In the fishing years 1997-98, 1998-99, 1999-2000, Hoki trawl fisheries took an average of 98 seabirds per year with over 80% of them dead (Baird and Thompson 2002). However, the bird species taken are not considered to be endangered or threatened (MSC 2001). Catch estimates for seabirds in this fishery are difficult to make due to their low representation in the catch and identification problems (Mfish 2009). The majority of seabirds are caught in the Chatham Rise and Cook Strait fisheries (Mfish 2008). Fur seals and sea lions may also be taken in the trawl fisheries. The observed number of interactions between fur seals and vessels targeting Hoki, ranged from 29 to 120 between 2002 and 2008 and the estimated number of interactions (based on these captures) ranged from 216 to 1,032 (Abraham et al. 2009). The percentage of fur seals that are released alive is 6.7% for the west coast of the South Island, 28% for the Chatham Rise and 18.7% for the Cook Strait (Abraham et al. 2009). The Marine Stewardship Council reports that seabird interactions in the Hoki fishery have declined from 8.73 captures/100 observed tows in 2000-2001 to 1.31 captures/100 tows in 2006-2007 (MSC 2007). The MSC (2007) also reports New Zealand fur seal captures have declined from a high of 5.72/100 observed tows in 2004-2005 to 1.65 captures/100 tows in 2006-2007.

The New Zealand Hoki Fishery Management Company (HFMC) requires training for crews to learn techniques to decrease seabird bycatch, and encourages the use of the Brady Bird Baffler. This device consists of arms and streamers, which hang off the side of the vessel, and increase the birds' perception of vessel size, keeping them out of harms way (NZ Hoki 2004). The New Zealand Hoki Fishery Management Company has in place a Code of Practice to reduce bycatch of fur seals and sea lions. The code includes a detailed set of measures that can be used to avoid catches of these species during gear setting and hauling, and a requirement for an observer on each vessel to determine if a mammal has been taken. They also must organize timely humane assistance for the animal if one is caught. There has been an apparent decreasing trend in the amount of fur seals taken in Hoki trawl fisheries. In the west coast of the South Island, bycatch has decreased from 561 in the 1999-2000 fishing year to 146 in 2002-2003. The rate of seal bycatch per trawl has similarly decreased (MSC 2004).

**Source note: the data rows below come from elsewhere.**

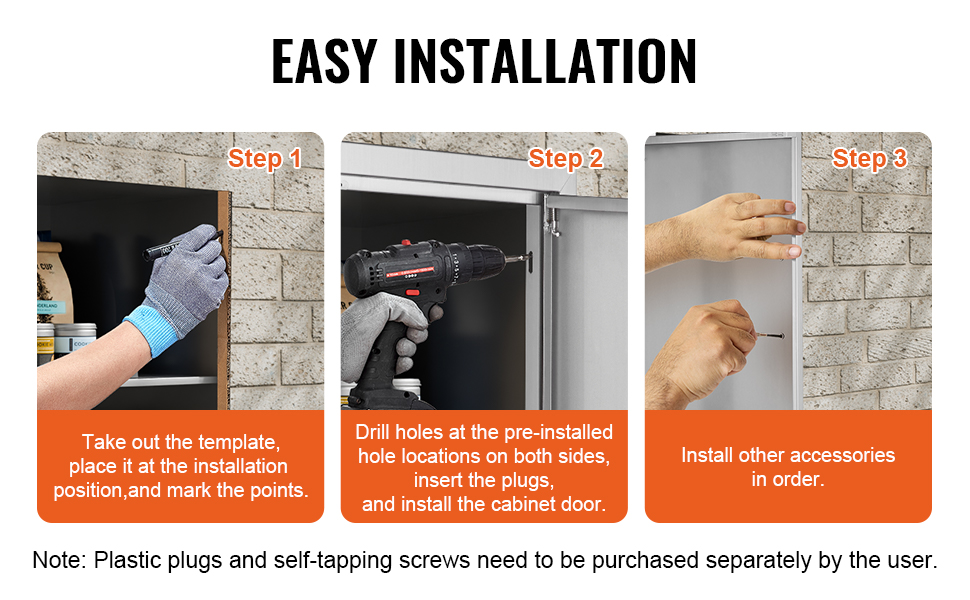 EASY INSTALLATION

Step 1

Take out the template, place it at the installation position,and mark the points.

Step 2

Drill holes at the pre-installed hole locations on both sides, insert the plugs, and install the cabinet door.

Step 3

Install other accessories in order.

Note: Plastic plugs and self-tapping screws need to be purchased separately by the user.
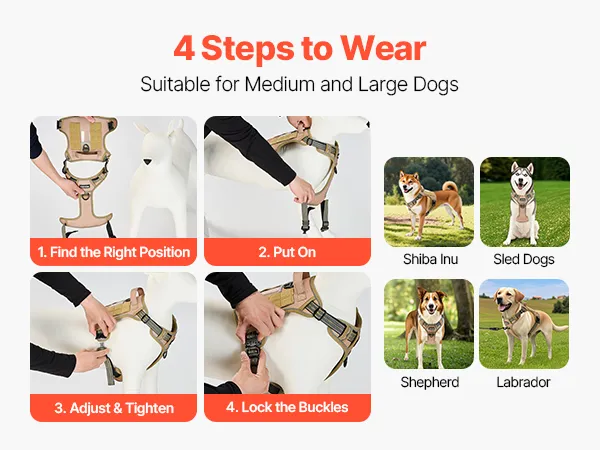 4 Steps to Wear

Suitable for Medium and Large Dogs

1. Find the Right Position

2. Put On

3. Adjust & Tighten

4. Lock the Buckles

Shiba Inu

Sled Dogs

Shepherd

Labrador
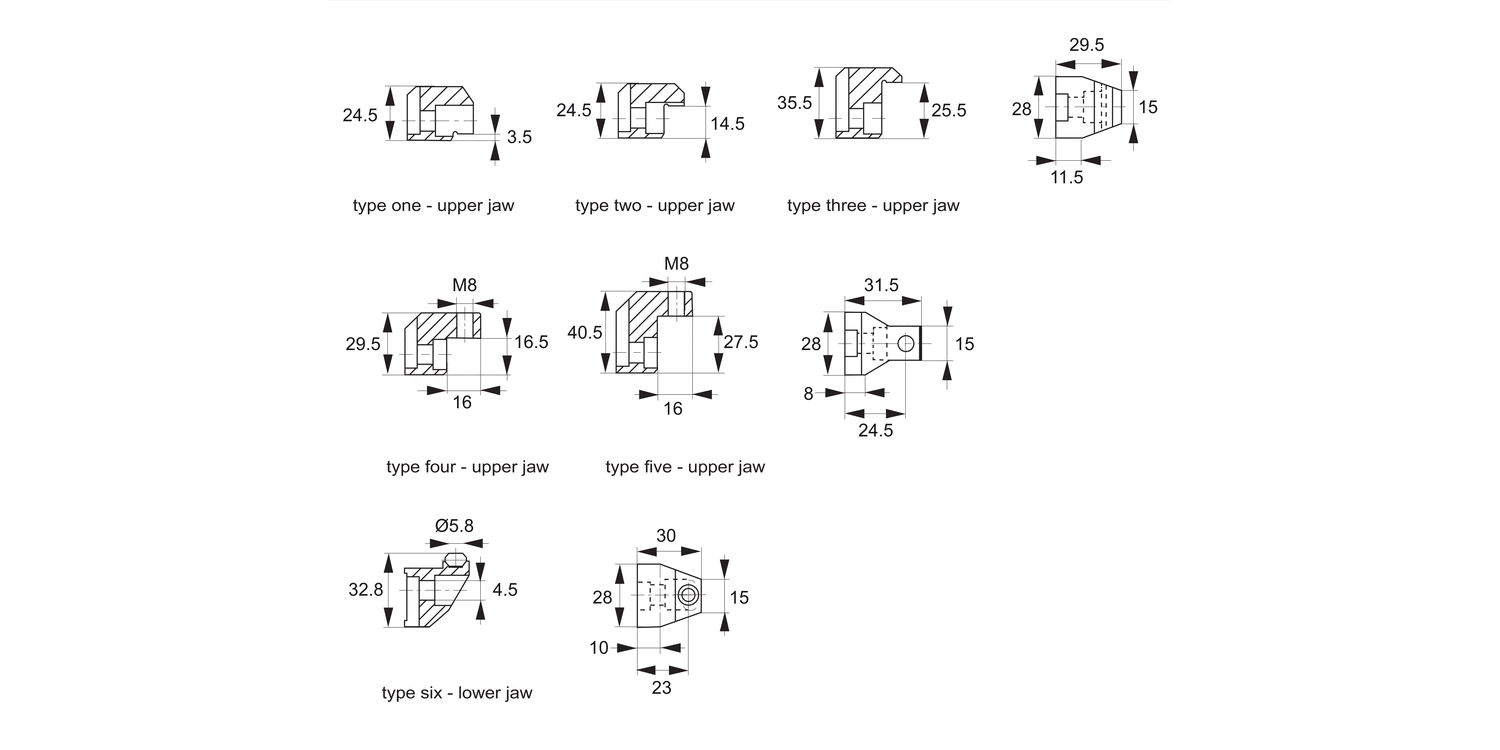 24.5
3.5
type one - upper jaw

24.5
14.5
type two - upper jaw

35.5
25.5
type three - upper jaw

29.5
28
15
11.5

M8
29.5
16.5
16
type four - upper jaw

M8
40.5
27.5
16
type five - upper jaw

31.5
28
15
8
24.5

Ø5.8
32.8
4.5
type six - lower jaw

30
28
15
10
23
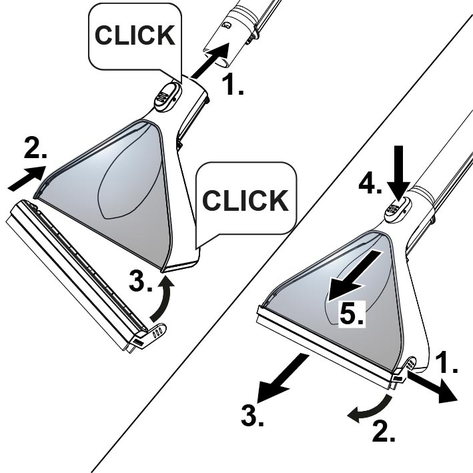 CLICK

1.

2.

CLICK

3.

4.

5.

1.

3.

2.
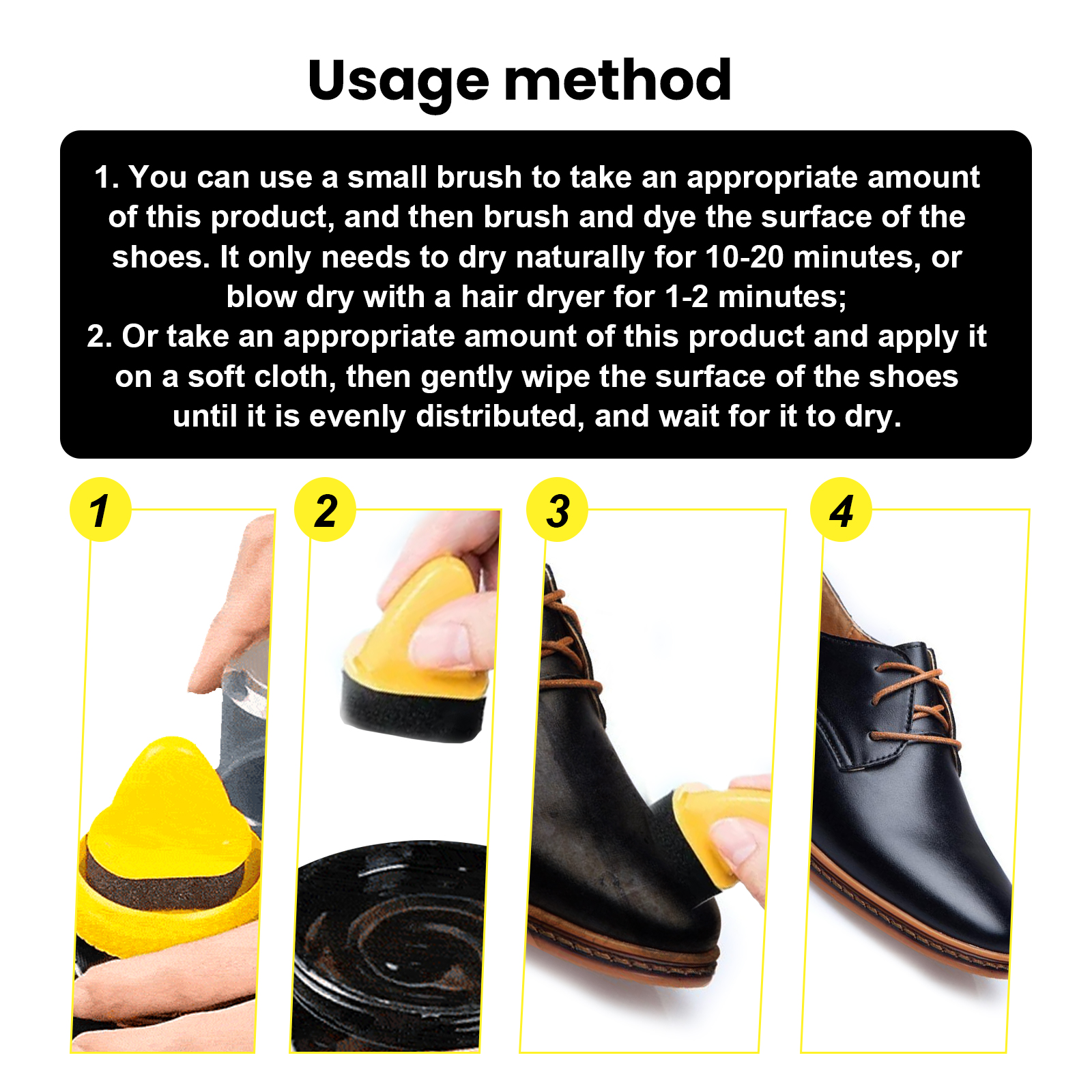 Usage method

1. You can use a small brush to take an appropriate amount of this product, and then brush and dye the surface of the shoes. It only needs to dry naturally for 10-20 minutes, or blow dry with a hair dryer for 1-2 minutes;
2. Or take an appropriate amount of this product and apply it on a soft cloth, then gently wipe the surface of the shoes until it is evenly distributed, and wait for it to dry.

1

2

3

4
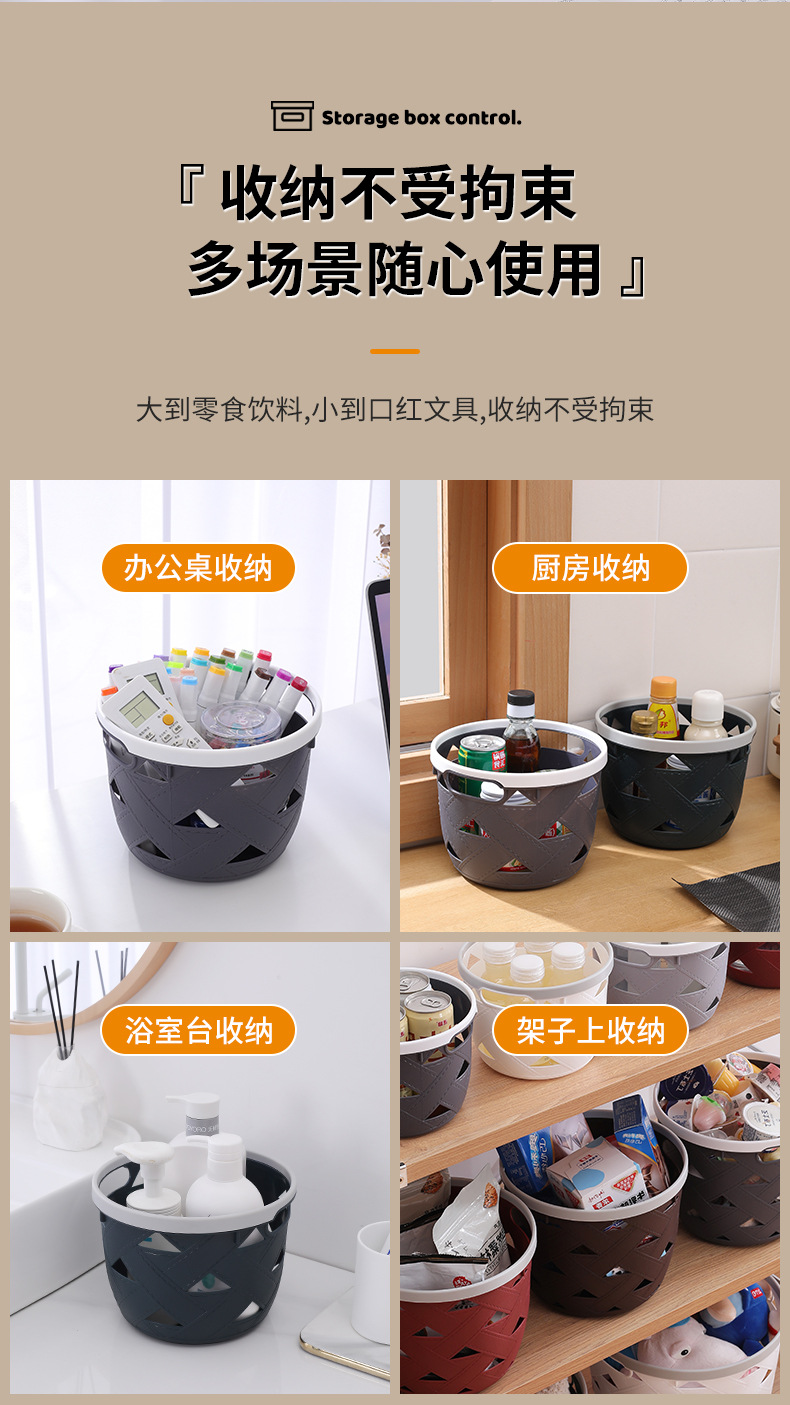 Storage box control.

『 收纳不受拘束
多场景随心使用 』

大到零食饮料,小到口红文具,收纳不受拘束

办公桌收纳

厨房收纳

浴室台收纳

架子上收纳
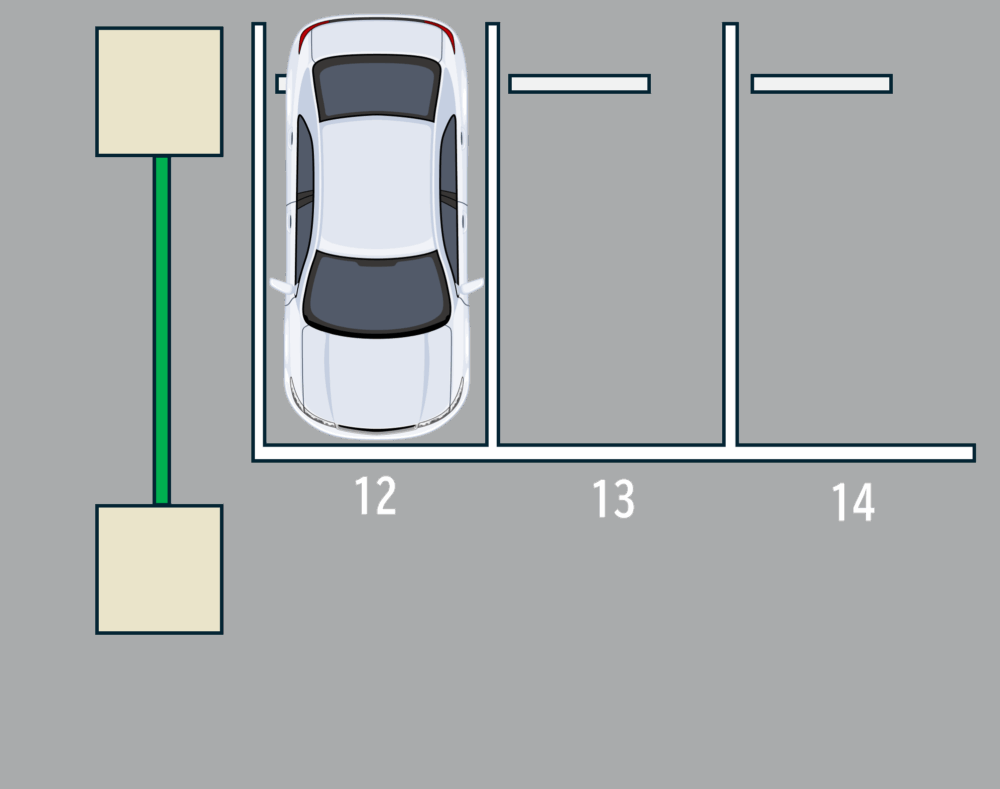 12 13 14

Vessels over 28 m have individual vessel management plans (VMPs) that have management efforts aimed at reducing the risk of injury or death to foraging seabirds (since 2006) (MSC 2007). Voluntary management efforts in place for the entire Hoki fleet include the adherence to offal management practices (Mfish 2008). Hoki vessels larger than 28 m are required to use bird mitigation devices (Mfish 2008). Additionally, these vessels must comply with Marine Mammal Operational Procedures, which have been put into place to reduce interactions with marine mammals (MSC 2007).

There are minimum mesh sizes in place to reduce the catch of juvenile Hoki (NZ Hoki 2004). Small Hoki are protected through the closure of the Mernoo Bank and Canterbury Banks year-round to trawlers targeting Hoki (http://www.fish.govt.nz/en-nz/Recreational/default.htm).

Hake, Ling and warehou fisheries overlap with Hoki fisheries, and take Hoki as bycatch. However, this catch counts toward the total Hoki quotas (Livingston et al. 2003).